+Corresponding parent ticket: [[!tails_ticket 5734]]
+[[!toc levels=3]]
+# Introduction
+## Why?
+* Some pieces of our infrastructure are critical to e.g.:
+ - the development process (if the ISO build fails, developers
+ cannot work)
+ - the release process -- which may block us from putting out
+ emergency security fixes
+ - users (if the APT repository is down, the "additional software
+ packages" persistence feature is broken)
+* We want to avoid contributors getting used to ignore alerts sent by
+ our CI system. The more false positives there are, the more they
+ will "learn" to do so. Here we want to diminish the rate of false
+ positives caused by malfunctioning infrastructure.
+* We want to shorten the dev/feedback loop for sysadmins when they
+ deploy changes, and also when changes are automatically applied
+ (e.g. Puppet agent passes, or automatic APT upgrades).

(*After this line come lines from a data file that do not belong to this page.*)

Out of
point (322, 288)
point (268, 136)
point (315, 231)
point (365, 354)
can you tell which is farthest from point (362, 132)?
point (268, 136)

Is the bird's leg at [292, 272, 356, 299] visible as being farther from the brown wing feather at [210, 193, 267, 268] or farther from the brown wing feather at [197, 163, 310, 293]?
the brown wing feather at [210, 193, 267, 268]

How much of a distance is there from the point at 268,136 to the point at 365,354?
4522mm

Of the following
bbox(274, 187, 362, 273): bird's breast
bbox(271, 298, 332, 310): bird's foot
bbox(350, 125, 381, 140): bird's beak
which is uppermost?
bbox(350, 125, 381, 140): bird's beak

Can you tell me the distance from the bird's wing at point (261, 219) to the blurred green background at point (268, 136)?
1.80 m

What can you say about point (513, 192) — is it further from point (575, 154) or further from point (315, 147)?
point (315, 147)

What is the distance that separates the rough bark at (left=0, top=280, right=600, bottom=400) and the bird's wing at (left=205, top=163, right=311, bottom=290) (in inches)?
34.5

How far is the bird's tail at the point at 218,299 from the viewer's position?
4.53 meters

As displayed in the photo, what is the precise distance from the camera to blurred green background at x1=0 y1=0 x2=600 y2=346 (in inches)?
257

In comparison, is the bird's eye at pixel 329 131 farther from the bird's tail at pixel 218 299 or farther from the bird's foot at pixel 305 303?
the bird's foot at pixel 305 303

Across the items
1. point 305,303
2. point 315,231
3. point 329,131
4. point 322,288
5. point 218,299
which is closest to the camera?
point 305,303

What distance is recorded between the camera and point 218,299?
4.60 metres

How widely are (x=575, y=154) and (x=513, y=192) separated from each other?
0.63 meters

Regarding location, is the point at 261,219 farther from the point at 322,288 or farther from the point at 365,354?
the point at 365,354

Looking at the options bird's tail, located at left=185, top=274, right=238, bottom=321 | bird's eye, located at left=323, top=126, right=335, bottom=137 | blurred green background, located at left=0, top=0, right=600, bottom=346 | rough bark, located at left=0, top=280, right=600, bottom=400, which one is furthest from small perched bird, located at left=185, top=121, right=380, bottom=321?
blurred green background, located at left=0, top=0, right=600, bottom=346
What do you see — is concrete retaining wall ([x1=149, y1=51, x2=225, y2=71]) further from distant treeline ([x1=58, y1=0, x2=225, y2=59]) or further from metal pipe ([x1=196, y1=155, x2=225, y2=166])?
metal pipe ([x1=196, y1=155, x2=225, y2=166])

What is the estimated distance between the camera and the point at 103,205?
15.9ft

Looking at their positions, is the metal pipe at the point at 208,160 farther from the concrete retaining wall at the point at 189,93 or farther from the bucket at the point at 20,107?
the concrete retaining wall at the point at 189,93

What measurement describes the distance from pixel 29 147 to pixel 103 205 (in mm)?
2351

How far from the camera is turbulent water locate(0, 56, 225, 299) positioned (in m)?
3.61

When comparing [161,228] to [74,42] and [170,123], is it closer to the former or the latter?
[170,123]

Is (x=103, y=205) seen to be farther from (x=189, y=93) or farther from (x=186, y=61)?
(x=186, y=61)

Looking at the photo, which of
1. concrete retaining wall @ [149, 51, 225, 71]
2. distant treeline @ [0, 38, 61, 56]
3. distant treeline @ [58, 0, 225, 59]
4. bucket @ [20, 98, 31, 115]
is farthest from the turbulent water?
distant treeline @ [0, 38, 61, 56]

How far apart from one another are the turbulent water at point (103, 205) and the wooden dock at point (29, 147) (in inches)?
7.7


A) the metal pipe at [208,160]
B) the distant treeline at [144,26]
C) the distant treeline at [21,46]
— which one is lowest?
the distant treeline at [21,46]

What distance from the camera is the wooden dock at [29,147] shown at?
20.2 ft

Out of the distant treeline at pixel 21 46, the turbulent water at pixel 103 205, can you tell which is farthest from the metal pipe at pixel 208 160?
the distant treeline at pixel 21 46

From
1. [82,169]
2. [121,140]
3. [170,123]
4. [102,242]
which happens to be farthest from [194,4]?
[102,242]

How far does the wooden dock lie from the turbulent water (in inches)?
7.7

+* We want to be notified when a service we run doesn't come back up
+ properly post-reboot, without having to manually test every service.
+* We want to minimize the rate of non-sysadmins discovering and
+ reporting problems _first_, that is before we learn about it.
+ This is highly subjective, but replying "we're aware of this problem
+ and are working on it" is much more confidence inspiring than
+ "really, it's broken?"
+## Nomenclature
+Here, we call:
+* _machine_: a computer (be it bare metal or virtual) and its
+ operating system
+* _monitored machine_: a machine we monitor
+* _monitoring machine_: the machine(s) that monitors the... _monitored
+ machines_
+* _monitoring system_, or _monitoring setup_: all the software
+ components that we run so that the monitoring machine can monitor
+ the monitored ones, and their configuration
+Note that the monitoring machine may very well be, at the same time,
+itself be monitored (be it by itself, or by another monitoring
+## Human interface
+The monitoring system:
+* MUST send email notifications to the sysadmin(s) in charge, to lower
+ the downtime.
+* MUST offer an overview of the status of our systems, via a web
+ interface that works within Tor Browser with the security slider set
+ to Medium-High.
+* MAY additionally offer a read-only version of this overview, that we
+ may want to make available to selected contributors, or anonymous
+ users. Needless to say, this must be carefully balanced with the
+ security implications of such a system (in other words, a set of
+ exported static HTML pages is totally fine, but a huge dynamic web
+ application is probably a non-starter).
+* MUST support configuring, with a per-check/per-service granularity,
+ a threshold of N failures _in a row_ before an alert is raised.
+ Still, it SHOULD support triggering alerts depending on the
+ frequency of such failures, even when they never fail twice in a row
+ (we don't want to miss the fact that `$service` is down for
+ 5 minutes every day). Implementation details may vary, but you get
+ the idea.
+## Threat model
+### Compromised monitored machine
+* We do not try to avoid the fact that it can report wrong information
+ (this includes missing information) about itself.
+* It MUST NOT result in a compromise of the monitoring machine.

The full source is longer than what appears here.